We first set the number of controllers and link cuts to \(|U|=2\) and \(n=2\), respectively. The resulting controller placement for the designer’s strategies \(s_1^d\) and \(s_2^d\), as well as the results of link cuts under the attacker’s strategies \(s_1^a\), \(s_2^a\) and \(s_3^a\), are depicted in Fig. 3. For example, when the attacker adopts \(s_2^a\), links 7–8 and 10–11 are cut, as the links deemed most critical under the assumption of strategy \(s_1^d\) applied for CP design. Based on this, Table 2 elaborates on the utilities of the two players under different strategy profiles, whose rationality can be analyzed as follows. As can be seen in the table, the designer always has higher utility when the attacker’s utility is lower, regardless of the adopted strategies. For instance, if the designer’s strategy is fixed to \(s_1^d\), the attacker gains the maximum utility when it selects strategy \(s_2^a\). This is because in \(s_2^a\), the attacker detects the most critical links based on the CP implementation determined by \(s_1^d\), which verifies that the attacker can maximize utility under the correct assumption of the designer’s strategy. Under this strategy profile, i.e., (\(s_1^d\), \(s_2^a\)), the designer has the minimum utility of \(-92.8\), which represents the largest loss on the CP resilience. Compared to the other two strategy profiles (i.e., (\(s_1^d\), \(s_1^a\)) and (\(s_1^d\), \(s_3^a\))), the utility of the attacker for (\(s_1^d\), \(s_1^a\)) is higher than that for (\(s_1^d\), \(s_3^a\)). This bears an important implication for the attacker – if the information about the CP implementation is not available, launching attacks based on criticality of links evaluated for the physical topology may be more favorable than that based on a CP implementation guess. Observations similar to above hold for the designer’s strategy \(s_2^d\) as well.

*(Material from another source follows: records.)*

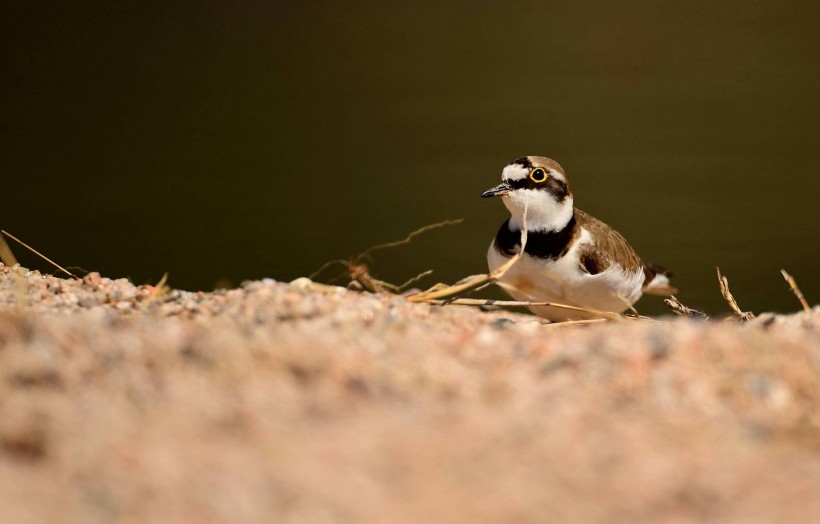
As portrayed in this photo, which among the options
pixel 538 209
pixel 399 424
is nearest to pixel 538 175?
pixel 538 209

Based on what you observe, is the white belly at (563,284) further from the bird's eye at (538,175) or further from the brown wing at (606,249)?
the bird's eye at (538,175)

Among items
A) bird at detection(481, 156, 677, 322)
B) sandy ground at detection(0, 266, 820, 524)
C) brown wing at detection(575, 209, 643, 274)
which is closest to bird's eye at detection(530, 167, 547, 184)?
bird at detection(481, 156, 677, 322)

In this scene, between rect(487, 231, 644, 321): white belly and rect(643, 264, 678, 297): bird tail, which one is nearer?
rect(487, 231, 644, 321): white belly

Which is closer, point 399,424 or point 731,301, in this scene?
point 399,424

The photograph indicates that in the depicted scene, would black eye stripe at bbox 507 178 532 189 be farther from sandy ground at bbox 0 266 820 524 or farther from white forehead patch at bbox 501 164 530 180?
sandy ground at bbox 0 266 820 524

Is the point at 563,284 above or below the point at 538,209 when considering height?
below

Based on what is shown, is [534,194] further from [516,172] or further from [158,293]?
[158,293]

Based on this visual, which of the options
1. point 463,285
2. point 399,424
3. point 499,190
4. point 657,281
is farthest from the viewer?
point 657,281

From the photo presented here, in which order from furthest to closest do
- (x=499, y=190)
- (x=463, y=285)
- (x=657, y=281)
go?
1. (x=657, y=281)
2. (x=499, y=190)
3. (x=463, y=285)
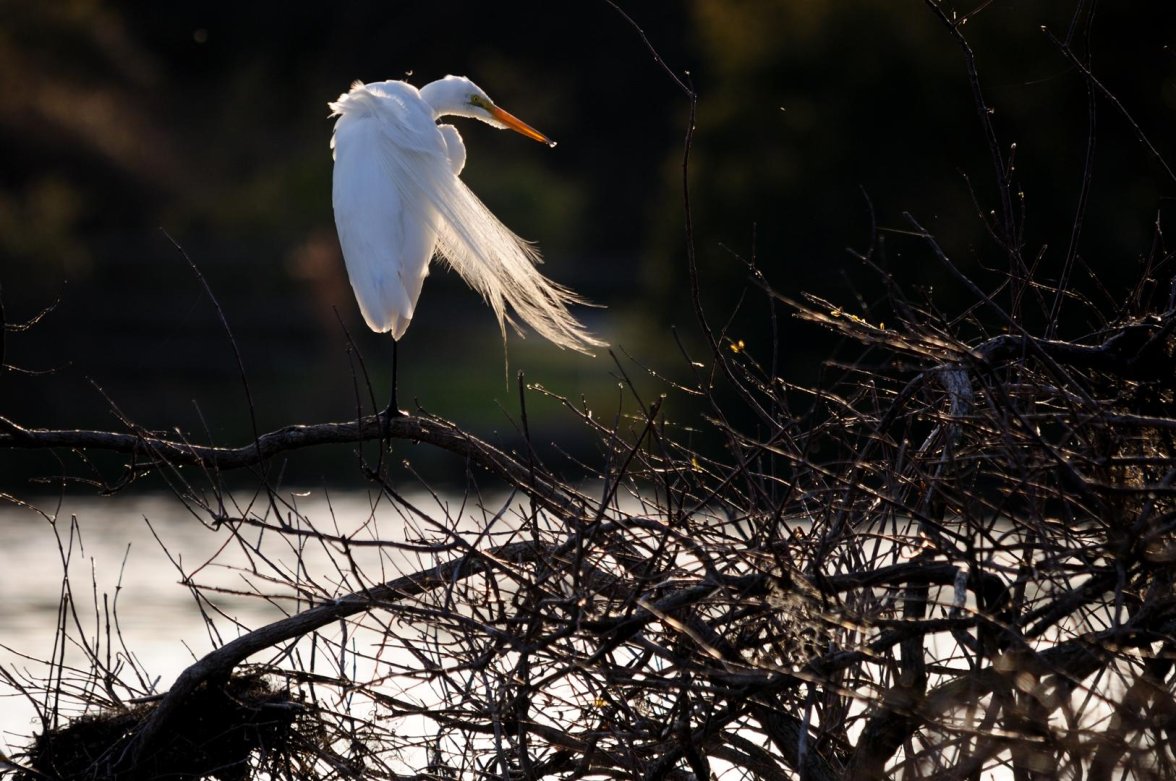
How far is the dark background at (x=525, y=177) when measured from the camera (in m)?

Table 2. Game in strategic form with \(n=2\)

Fig. 3.

SprintNET topology.

If the attacker’s strategy is fixed, e.g., to \(s_2^a\), the designer’s utility under strategy \(s_2^d\) is lower than under \(s_1^d\). This may seem counterintuitive as \(s_2^a\) is based precisely on the correct assumption of the CP implemented using \(s_1^d\), yet \(s_1^d\) yields higher robustness than \(s_2^d\). However, as indicated by the utilities for the other two attacker’s strategy profiles, the CP implemented with \(s_2^d\) is more vulnerable than that implemented with \(s_1^d\). If the designer chooses \(s_2^d\), link cuts can be more damaging even when the attacker bases the link criticality assessment on the wrong assumption of the CP design strategy. Consequently, by analyzing the game, the designer tends to prioritize \(s_1^d\) for a more resilient CP, which is reflected in the resulting NE.

By solving the game in Table 2, we obtain an NE (\(\mathbf{y} _*^d\), \(\mathbf{y} _*^a\)) as (\((0.746, 0.254)^T\), \((0.0, 0.0, 1.0)^T\)), where the designer selects strategy \(s_1^d\) with the probability of 0.746 and strategy \(s_2^d\) with the probability of 0.254, while the attacker uses strategy \(s_3^a\) in all cases. Namely, in the NE, when the attacker uses \(s_3^a\) for their own benefit, the designer defends by selecting \(s_2^d\) with a comparatively lower probability. Hence, by following the NE, the designer can avoid large damages to the CP.

We assess the game when the number of fiber cuts n changes within [1, 5]. The NEs of the games are listed in Table 3. For example, when \(n=1\), the game is shown in Table 4, whose rationality can be analyzed similarly as the one in Table 2. In this game, the NE suggests that the designer should select \(s_1^d\) and \(s_2^d\) with probabilities of 0.493 and 0.507, respectively, to defend against the attack performed with \(s_1^a\). When n changes from 2 to 5, the probability of selecting \(s_1^d\) by the designer is always higher than \(s_2^d\), while the attacker would never use \(s_2^a\) otherwise the designer would suffer from the largest CP robustness loss, which violates the NE.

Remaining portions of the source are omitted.